Isso ficou claro, nesta semana, no enfrentamento que travou com o Tribunal Superior Eleitoral e o Superior Tribunal Federal. Como o abusador que promete a suas vítimas que não repetirá suas violências, Bolsonaro finge assentir a apelos de sensatez, mas é contumaz. Após uma nova rodada de conversas com presidentes dos outros poderes e com o ministro Luiz Fux, em particular, não se passaram mais do que algumas horas até que o chefe de governo voltasse à carga contra as leis, as instituições e a democracia.

Instado pela Justiça Eleitoral a apresentar provas das graves acusações que fazia contra a legitimidade das eleições por meio do voto eletrônico, Bolsonaro preferiu – em mais uma live – produzir um espetáculo bizarro, baseado em toscas teorias da conspiração e aleivosias. Não bastasse, voltou à carga contra os tribunais superiores, personificando seus ataques ao presidente do TSE, ministro Roberto Barroso.
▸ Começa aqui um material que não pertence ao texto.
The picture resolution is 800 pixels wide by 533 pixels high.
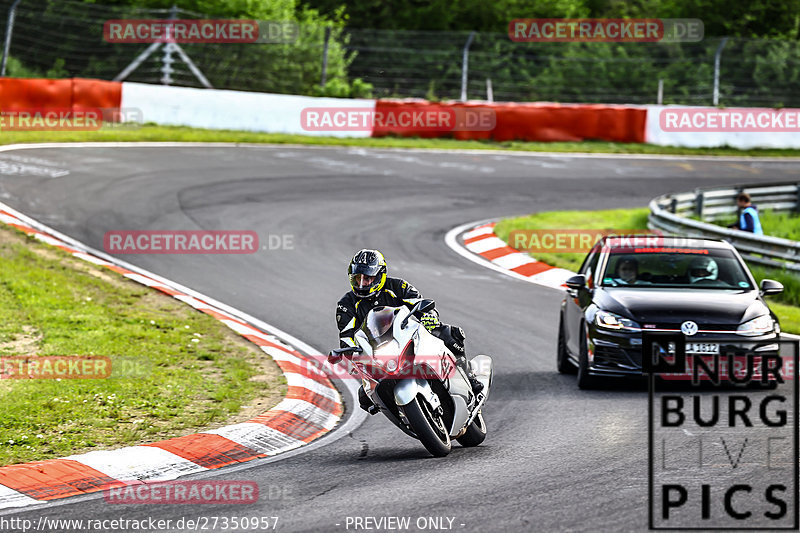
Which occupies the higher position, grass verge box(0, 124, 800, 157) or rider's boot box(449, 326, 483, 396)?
grass verge box(0, 124, 800, 157)

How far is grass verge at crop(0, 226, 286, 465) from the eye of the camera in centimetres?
867

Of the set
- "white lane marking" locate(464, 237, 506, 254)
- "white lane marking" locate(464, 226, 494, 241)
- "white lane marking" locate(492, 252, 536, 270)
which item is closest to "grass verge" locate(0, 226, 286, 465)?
"white lane marking" locate(492, 252, 536, 270)

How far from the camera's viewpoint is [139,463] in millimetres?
7965

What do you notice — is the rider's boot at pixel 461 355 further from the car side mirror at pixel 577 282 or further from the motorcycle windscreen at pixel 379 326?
the car side mirror at pixel 577 282

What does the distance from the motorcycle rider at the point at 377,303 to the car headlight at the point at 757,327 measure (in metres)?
3.21

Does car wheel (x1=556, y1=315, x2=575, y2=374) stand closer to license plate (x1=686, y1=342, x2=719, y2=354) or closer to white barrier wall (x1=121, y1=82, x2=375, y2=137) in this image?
license plate (x1=686, y1=342, x2=719, y2=354)

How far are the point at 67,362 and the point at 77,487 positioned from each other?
336 centimetres

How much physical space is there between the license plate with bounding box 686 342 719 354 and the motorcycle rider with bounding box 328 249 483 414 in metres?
2.74

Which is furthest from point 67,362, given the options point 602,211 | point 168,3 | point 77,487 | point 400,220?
point 168,3

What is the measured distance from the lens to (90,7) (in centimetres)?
3070

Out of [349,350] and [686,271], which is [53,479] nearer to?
[349,350]

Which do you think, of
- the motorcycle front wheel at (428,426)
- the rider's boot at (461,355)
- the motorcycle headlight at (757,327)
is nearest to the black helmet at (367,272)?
the rider's boot at (461,355)

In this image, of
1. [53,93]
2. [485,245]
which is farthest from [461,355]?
[53,93]

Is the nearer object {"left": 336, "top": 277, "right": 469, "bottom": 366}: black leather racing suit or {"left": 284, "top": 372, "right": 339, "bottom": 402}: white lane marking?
{"left": 336, "top": 277, "right": 469, "bottom": 366}: black leather racing suit
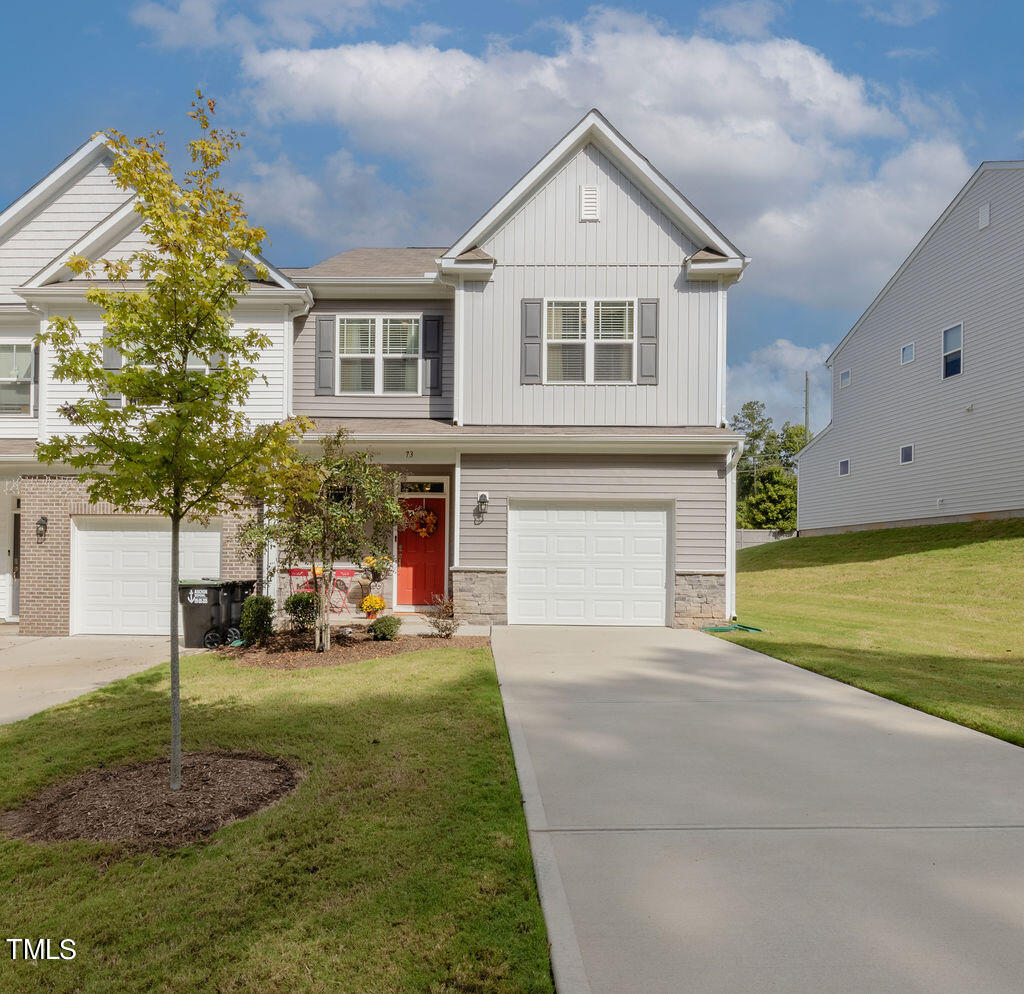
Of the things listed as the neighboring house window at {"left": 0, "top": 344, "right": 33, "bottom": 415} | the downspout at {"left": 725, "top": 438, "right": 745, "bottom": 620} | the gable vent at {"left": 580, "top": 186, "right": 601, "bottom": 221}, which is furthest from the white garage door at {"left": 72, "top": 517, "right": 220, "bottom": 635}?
the downspout at {"left": 725, "top": 438, "right": 745, "bottom": 620}

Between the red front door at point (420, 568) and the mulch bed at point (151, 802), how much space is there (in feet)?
28.4

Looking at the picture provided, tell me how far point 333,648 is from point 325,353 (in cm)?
611

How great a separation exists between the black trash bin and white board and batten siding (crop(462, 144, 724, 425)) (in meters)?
5.24

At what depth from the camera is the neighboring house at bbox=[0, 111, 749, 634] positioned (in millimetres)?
12211

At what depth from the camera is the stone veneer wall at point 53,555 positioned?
39.3 feet

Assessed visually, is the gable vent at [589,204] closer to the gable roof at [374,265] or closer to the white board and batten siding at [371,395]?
the white board and batten siding at [371,395]

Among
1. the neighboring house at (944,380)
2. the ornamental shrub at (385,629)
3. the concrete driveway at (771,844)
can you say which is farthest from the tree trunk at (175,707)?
the neighboring house at (944,380)

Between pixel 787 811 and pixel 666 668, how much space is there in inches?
179

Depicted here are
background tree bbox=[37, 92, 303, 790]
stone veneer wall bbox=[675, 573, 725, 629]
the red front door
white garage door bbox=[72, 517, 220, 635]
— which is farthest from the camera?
the red front door

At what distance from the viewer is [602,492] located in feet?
41.4

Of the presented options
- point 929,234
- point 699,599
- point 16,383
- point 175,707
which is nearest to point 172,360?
point 175,707

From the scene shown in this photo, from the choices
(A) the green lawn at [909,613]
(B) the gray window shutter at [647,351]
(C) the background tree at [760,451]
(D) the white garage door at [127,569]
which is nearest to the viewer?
(A) the green lawn at [909,613]

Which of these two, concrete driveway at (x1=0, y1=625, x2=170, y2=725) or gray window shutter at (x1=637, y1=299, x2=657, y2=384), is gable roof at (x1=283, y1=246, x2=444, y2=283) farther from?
concrete driveway at (x1=0, y1=625, x2=170, y2=725)

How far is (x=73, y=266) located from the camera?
496 centimetres
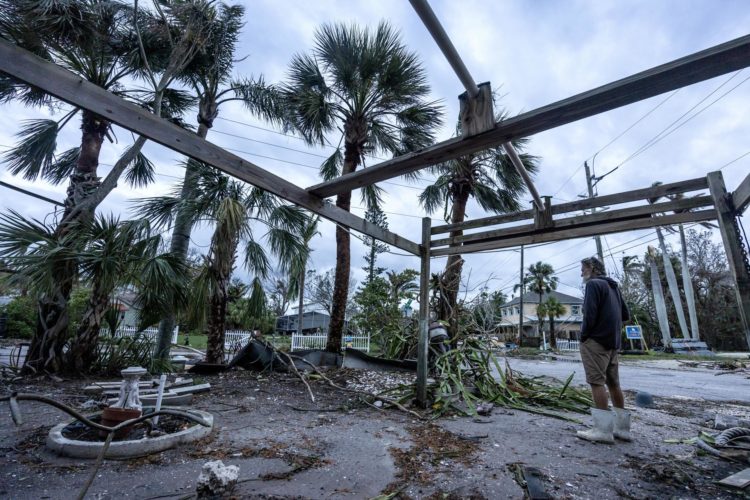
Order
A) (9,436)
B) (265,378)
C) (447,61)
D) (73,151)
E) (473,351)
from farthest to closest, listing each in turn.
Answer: (73,151)
(265,378)
(473,351)
(9,436)
(447,61)

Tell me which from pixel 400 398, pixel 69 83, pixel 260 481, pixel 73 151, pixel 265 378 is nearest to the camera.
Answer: pixel 69 83

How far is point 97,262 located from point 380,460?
16.6ft

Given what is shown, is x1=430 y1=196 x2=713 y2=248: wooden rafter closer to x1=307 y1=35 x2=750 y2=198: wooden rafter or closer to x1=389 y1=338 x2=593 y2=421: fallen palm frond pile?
x1=307 y1=35 x2=750 y2=198: wooden rafter

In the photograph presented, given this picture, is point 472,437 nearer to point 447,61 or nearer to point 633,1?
point 447,61

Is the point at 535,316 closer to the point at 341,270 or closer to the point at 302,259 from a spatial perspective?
the point at 341,270

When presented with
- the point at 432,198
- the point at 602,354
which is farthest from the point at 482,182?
the point at 602,354

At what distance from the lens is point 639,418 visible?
12.9 ft

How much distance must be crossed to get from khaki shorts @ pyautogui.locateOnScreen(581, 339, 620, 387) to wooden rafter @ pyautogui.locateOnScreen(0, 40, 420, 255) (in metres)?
2.84

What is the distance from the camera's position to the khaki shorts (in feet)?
10.2

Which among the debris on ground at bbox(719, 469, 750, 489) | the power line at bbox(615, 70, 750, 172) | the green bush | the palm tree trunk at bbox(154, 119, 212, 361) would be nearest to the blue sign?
the power line at bbox(615, 70, 750, 172)

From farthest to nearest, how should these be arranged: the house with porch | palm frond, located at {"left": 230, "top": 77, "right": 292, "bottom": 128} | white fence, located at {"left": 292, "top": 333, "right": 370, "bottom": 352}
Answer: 1. the house with porch
2. white fence, located at {"left": 292, "top": 333, "right": 370, "bottom": 352}
3. palm frond, located at {"left": 230, "top": 77, "right": 292, "bottom": 128}

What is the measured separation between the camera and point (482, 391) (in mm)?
4863

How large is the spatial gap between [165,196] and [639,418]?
25.3ft

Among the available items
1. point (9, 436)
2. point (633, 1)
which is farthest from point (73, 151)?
point (633, 1)
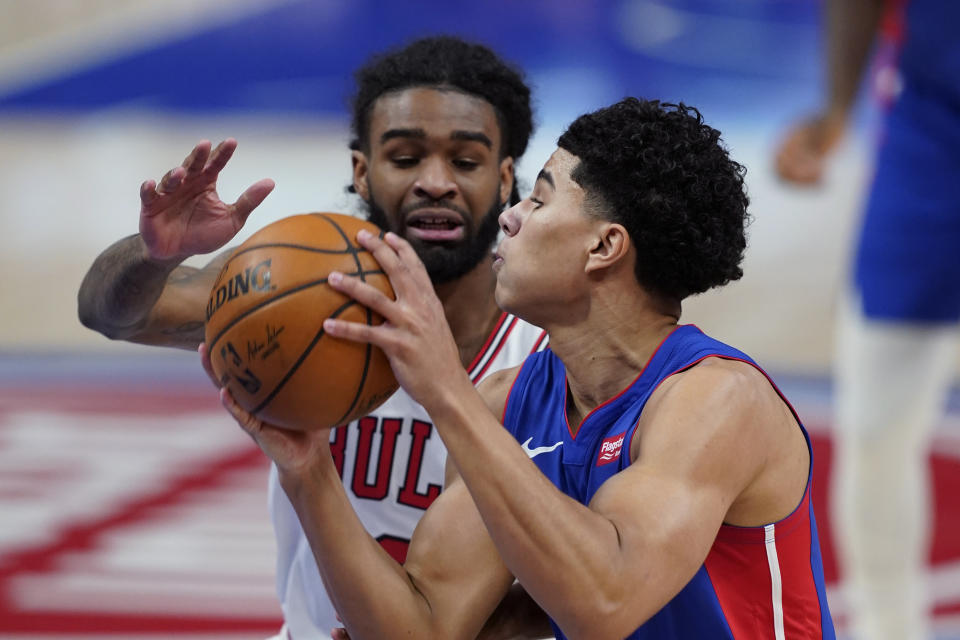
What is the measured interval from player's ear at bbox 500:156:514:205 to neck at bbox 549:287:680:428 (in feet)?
3.28

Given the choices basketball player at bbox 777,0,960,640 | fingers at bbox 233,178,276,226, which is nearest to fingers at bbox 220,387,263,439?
fingers at bbox 233,178,276,226

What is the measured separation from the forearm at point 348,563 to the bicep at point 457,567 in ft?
0.30

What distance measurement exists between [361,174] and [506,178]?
0.44 meters

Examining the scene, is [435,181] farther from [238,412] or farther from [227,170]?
[227,170]

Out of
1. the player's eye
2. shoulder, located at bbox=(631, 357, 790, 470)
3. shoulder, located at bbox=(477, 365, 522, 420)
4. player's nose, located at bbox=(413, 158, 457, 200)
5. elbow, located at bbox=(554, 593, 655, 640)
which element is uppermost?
→ the player's eye

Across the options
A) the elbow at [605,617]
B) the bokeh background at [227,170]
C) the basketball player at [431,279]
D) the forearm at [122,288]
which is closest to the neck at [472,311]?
the basketball player at [431,279]

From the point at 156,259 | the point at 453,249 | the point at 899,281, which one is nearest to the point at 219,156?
the point at 156,259

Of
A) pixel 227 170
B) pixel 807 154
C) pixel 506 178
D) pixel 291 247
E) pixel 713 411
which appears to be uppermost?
pixel 227 170

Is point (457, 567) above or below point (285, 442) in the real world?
below

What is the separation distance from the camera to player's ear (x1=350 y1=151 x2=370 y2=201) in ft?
12.0

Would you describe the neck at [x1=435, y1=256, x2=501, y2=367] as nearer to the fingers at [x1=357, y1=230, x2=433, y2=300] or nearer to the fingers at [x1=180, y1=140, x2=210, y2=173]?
the fingers at [x1=180, y1=140, x2=210, y2=173]

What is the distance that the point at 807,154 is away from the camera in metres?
4.88

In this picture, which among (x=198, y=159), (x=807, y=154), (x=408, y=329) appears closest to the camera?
(x=408, y=329)

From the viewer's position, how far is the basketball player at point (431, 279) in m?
3.40
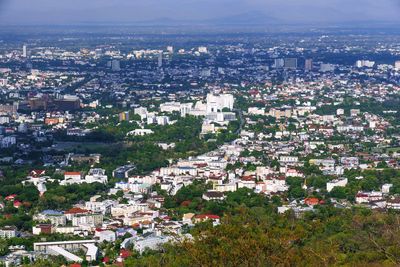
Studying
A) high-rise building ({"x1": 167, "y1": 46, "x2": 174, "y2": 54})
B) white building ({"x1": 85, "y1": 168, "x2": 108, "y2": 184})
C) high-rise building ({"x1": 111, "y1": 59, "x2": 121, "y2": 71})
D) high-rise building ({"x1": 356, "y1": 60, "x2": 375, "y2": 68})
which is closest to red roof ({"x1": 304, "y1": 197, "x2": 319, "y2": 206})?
white building ({"x1": 85, "y1": 168, "x2": 108, "y2": 184})

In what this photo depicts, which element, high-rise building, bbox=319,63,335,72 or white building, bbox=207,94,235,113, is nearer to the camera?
white building, bbox=207,94,235,113

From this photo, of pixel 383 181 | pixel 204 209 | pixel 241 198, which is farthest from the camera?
pixel 383 181

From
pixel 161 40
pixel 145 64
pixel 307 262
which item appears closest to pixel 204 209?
pixel 307 262

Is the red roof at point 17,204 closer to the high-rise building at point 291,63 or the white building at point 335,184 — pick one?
the white building at point 335,184

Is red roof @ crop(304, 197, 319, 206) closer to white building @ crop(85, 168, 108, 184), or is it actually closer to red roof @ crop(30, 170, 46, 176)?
white building @ crop(85, 168, 108, 184)

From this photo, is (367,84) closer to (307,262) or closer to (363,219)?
(363,219)

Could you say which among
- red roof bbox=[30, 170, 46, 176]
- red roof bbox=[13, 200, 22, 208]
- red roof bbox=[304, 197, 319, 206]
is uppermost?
red roof bbox=[304, 197, 319, 206]

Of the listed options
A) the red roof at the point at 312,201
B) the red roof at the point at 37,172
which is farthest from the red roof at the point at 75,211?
the red roof at the point at 312,201

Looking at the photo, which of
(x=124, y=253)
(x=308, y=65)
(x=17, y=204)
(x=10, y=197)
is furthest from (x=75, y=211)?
(x=308, y=65)
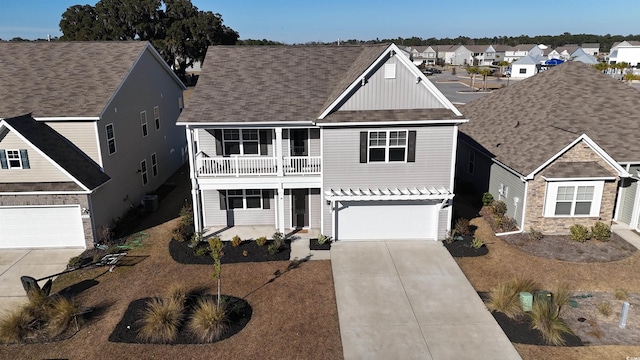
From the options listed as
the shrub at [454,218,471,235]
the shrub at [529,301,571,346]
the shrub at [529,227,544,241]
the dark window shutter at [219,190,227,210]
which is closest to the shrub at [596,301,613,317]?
the shrub at [529,301,571,346]

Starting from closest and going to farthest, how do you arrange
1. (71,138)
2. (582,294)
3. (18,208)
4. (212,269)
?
(582,294) < (212,269) < (18,208) < (71,138)

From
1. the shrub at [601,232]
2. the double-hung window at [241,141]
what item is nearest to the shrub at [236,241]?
the double-hung window at [241,141]

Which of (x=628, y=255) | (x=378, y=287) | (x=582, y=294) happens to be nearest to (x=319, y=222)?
(x=378, y=287)

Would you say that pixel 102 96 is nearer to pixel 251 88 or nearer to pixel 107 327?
pixel 251 88

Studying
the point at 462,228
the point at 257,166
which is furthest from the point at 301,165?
the point at 462,228

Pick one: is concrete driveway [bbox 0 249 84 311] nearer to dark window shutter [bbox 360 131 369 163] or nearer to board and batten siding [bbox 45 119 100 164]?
board and batten siding [bbox 45 119 100 164]

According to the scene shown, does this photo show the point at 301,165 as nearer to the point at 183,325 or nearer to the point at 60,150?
the point at 183,325
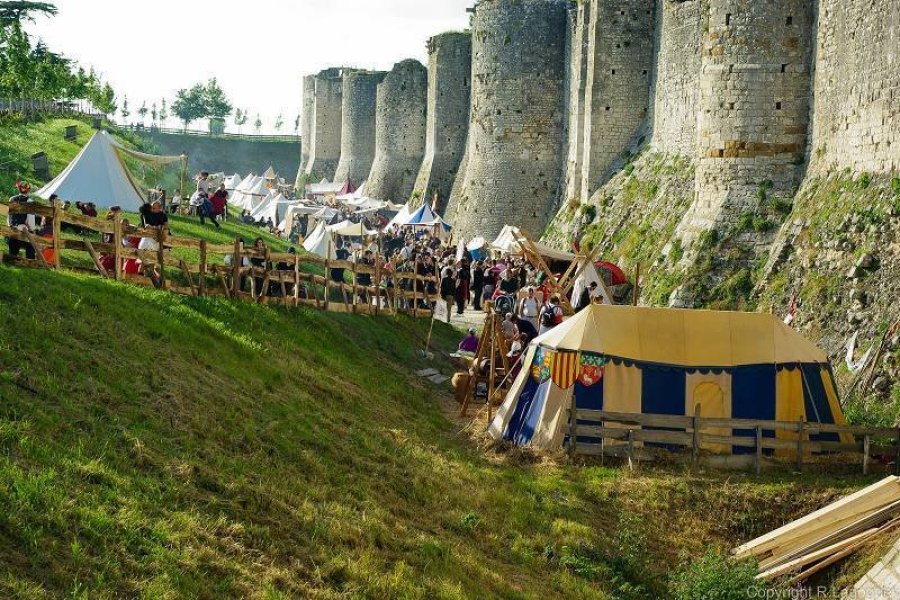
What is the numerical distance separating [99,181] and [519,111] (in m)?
21.0

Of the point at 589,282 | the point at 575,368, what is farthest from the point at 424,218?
the point at 575,368

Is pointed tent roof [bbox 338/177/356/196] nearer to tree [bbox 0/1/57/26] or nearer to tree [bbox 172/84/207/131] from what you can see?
tree [bbox 0/1/57/26]

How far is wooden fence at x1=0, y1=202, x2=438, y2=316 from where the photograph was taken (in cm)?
1677

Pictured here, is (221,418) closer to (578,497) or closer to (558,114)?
(578,497)

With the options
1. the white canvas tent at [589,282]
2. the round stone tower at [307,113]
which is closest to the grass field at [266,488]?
the white canvas tent at [589,282]

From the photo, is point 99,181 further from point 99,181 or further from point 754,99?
point 754,99

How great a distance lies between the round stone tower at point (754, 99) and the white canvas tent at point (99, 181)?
11.4 metres

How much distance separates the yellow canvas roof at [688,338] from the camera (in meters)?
16.7

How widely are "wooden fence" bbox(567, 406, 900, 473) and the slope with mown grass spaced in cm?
38

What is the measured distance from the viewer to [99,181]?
26219 mm

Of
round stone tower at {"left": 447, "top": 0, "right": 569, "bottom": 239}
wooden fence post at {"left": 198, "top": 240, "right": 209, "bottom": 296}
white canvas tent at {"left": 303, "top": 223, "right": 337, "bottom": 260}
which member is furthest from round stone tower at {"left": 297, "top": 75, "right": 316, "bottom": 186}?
wooden fence post at {"left": 198, "top": 240, "right": 209, "bottom": 296}

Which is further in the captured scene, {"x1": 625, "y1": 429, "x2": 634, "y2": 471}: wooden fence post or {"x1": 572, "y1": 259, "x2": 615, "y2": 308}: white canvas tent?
{"x1": 572, "y1": 259, "x2": 615, "y2": 308}: white canvas tent

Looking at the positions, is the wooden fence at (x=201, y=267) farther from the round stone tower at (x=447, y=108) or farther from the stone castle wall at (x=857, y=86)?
the round stone tower at (x=447, y=108)

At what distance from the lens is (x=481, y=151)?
45688 mm
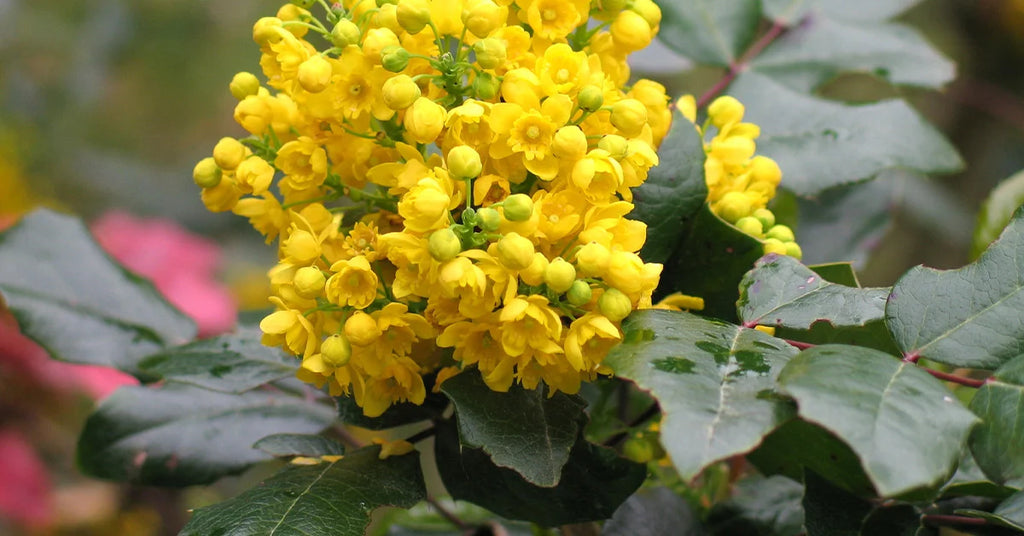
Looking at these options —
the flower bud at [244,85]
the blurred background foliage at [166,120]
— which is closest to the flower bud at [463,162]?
the flower bud at [244,85]

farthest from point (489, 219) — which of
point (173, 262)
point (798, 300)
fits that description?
point (173, 262)

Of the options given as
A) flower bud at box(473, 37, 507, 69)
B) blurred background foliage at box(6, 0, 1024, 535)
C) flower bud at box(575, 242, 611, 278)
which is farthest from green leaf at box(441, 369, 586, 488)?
blurred background foliage at box(6, 0, 1024, 535)

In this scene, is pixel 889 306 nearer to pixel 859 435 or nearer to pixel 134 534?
pixel 859 435

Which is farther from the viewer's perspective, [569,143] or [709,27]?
[709,27]

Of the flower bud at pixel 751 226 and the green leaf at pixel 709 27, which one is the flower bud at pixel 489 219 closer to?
the flower bud at pixel 751 226

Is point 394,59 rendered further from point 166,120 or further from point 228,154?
point 166,120

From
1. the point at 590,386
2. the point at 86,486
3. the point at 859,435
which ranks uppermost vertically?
the point at 859,435

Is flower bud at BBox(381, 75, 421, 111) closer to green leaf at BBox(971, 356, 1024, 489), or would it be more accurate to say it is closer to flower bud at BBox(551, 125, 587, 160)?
flower bud at BBox(551, 125, 587, 160)

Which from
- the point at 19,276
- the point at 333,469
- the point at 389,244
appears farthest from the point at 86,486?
the point at 389,244
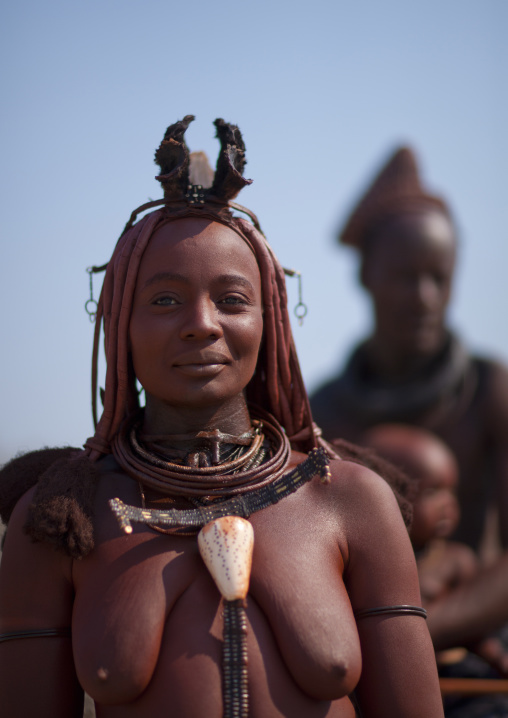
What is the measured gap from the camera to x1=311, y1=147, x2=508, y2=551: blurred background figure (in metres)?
6.82

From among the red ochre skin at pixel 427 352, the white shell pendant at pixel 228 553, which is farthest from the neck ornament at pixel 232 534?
the red ochre skin at pixel 427 352

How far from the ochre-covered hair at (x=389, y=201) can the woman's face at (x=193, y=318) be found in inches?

Depois da dura manifestação do presidente do STF, Luiz Fux, na manhã de segunda-feira, dia 2 de agosto, seguiu-se outra manifestação contundente, de Barroso nesse mesmo dia. Só que, desta vez, os tribunais não se ativeram a declarações ou notas de repúdio; o TSE tomou duas medidas duras contra o presidente: um inquérito administrativo no âmbito eleitoral e uma notícia crime endereçada ao STF.

Bolsonaro não se fez de rogado e voltou a atacar Barroso no dia seguinte. Vale reproduzir aqui a fala do presidente a seus apoiadores no chiqueirinho do Alvorada:

“O ministro Barroso presta um desserviço à nação brasileira. Cooptando gente de dentro do Supremo, querendo trazer para si, ou de dentro do TSE, como se fosse uma briga minha contra o TSE ou contra o Supremo. Não é contra o TSE nem contra o Supremo. É contra um ministro do Supremo, que é também presidente do Tribunal Superior Eleitoral, querendo impor a sua vontade”.

No Brasil a Justiça Eleitoral não atua apenas como julgadora de contenciosos eleitorais e partidários, mas também opera como administradora do processo eleitoral (o que pode ser chamado de “governança eleitoral”). Assim, quando Barroso defende o atual sistema eletrônico de votação e, inclusive, dialoga com membros de seu Poder e também do Legislativo para essa defesa, atua como gestor responsável pelo órgão que organiza as eleições. Fosse “apenas” um julgador das disputas, talvez não lhe coubesse esse papel; contudo, como a lisura das eleições é, em última instância, algo por quê ele é diretamente responsável, compete-lhe defender a entidade que dirige.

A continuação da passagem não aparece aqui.